A picture of Gonzalez ripping up a gun-range target was altered to show her ripping up a copy of the Constitution. The picture quickly made the rounds on conservative and alt-right sites like Gab, which tweeted the image to 100,000 followers, some of whom actually thought the picture was legitimate. These are people who think the kids are being manipulated!

Gonzalez also incurred the wrath of Rep. Steven King, who criticized her for wearing a patch of the Cuban flag on her clothes. First, Gonzales' father migrated to the U.S. from Cuba. Second, the Cuban flag has been around since 1902—long before Fidel Castro came to power—and is used as a symbol of nationalism by both the Cuban government and anti-Castro exiles.

Hogg had to put up with various riffs on his last name (you know, pig, piggie, piglet), the kind of sophomore humor you don't expect from mature adults. Then there were the critics of his crude language, this from people who have no problem with a president who regularly debases the office he occupies with similar language.

Several right wing web sites claimed the Florida students were "crisis actors" and a right-wing blog, Red State, said Hogg wasn't at the school during the shooting (the claim was later retracted).

Even Fox News talking head Laura Ingraham couldn't resist piling on, mocking Hogg because he was rejected by four campuses of the University of California system.
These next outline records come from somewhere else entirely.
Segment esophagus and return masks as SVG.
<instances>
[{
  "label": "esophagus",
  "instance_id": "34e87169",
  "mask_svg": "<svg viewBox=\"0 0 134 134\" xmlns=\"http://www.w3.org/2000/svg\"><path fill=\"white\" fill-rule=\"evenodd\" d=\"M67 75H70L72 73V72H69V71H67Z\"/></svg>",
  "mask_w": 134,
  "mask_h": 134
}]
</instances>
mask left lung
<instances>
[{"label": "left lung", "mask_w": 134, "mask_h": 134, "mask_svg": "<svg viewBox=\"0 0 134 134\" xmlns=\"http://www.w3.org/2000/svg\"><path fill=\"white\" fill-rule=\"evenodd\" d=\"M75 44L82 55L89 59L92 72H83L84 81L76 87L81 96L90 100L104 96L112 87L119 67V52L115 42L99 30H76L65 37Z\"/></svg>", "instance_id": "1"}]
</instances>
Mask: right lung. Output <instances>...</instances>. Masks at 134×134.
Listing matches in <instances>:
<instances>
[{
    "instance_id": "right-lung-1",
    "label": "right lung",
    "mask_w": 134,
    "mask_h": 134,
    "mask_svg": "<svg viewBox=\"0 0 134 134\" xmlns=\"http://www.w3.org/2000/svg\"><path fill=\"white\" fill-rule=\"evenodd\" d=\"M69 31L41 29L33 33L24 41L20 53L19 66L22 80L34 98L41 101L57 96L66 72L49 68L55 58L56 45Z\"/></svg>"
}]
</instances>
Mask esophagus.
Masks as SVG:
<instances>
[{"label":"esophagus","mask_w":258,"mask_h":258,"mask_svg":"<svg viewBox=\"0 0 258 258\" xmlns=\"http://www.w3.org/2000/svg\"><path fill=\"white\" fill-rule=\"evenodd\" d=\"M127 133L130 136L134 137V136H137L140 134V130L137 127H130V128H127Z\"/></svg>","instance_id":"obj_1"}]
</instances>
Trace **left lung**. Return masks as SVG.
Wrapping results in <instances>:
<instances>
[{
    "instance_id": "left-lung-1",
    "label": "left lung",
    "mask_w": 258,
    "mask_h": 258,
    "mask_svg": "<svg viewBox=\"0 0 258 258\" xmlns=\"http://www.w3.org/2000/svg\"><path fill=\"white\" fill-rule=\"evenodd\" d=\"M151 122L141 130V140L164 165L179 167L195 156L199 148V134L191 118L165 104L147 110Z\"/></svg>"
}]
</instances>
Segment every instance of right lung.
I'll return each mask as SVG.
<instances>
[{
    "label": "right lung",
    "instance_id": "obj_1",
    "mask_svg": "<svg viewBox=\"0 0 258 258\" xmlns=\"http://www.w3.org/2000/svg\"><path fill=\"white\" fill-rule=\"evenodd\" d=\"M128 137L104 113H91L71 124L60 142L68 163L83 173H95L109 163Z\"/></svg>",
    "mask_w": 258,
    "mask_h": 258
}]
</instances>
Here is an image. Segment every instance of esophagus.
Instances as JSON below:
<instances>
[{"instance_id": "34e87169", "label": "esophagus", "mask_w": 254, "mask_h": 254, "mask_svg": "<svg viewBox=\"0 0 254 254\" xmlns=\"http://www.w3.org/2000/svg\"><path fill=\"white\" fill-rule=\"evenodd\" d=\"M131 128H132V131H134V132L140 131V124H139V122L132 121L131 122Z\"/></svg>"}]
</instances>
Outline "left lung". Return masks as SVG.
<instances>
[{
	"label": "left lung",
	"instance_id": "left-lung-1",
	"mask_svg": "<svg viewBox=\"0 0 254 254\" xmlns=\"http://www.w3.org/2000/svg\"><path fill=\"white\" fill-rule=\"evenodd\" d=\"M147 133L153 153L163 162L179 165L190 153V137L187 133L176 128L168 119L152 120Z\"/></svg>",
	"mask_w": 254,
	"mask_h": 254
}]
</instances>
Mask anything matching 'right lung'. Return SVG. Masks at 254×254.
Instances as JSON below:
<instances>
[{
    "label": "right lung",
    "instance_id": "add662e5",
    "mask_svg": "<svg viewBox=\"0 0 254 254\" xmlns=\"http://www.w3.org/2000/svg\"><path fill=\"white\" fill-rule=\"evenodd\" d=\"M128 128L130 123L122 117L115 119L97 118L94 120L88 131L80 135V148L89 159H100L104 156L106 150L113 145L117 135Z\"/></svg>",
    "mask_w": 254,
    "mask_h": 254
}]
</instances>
She later apologized. (You would think the UC system would be a perfect fit for Hogg. Must be the quota thing.)

Several critics said the students were no better than the Hitler Youth — InfoWars even overlaid a speech Adolph Hitler made at a Nazi rally with footage of Hogg's speech. These guys can't even get their political comparisons right: Instead of Hitler Youth, a more accurate analogy is the Komsomol, Lenin's Young Communist League.

Finally, we have Rick Santorum, a former U.S. senator who some people actually supported for president. His solution to gun violence in schools? "How about kids, instead of looking to someone else to solve their problem, do something about taking CPR classes or trying to deal with situations where there are violent shooters?"

There are a couple of problems with this suggestion. First, CPR doesn't do any good when blood is gushing from open wounds. Second, isn't it the responsibility of adults to solve problems?

The real problem conservatives have with these kids is that they are going to press the issue of gun violence through the mid-term elections, and that four million of them will become eligible to vote this year.

They are not likely to cast votes that reflect conservative values. Every poll taken in the last 20 years shows that only those over 50 hold conservative views on the wedge social issues of the day, and that young adults favor an inclusive society that respects our diversity, a trend many of their elders see as threatening to their values, which they always claim are America's values.

All conservatives have to offer is resistance, generally in the form of gerrymandering of legislative districts and laws designed to make it difficult for minorities to vote in an effort to prolong the clout of our dwindling white majority as long as possible. No wonder these guys are reacting like children.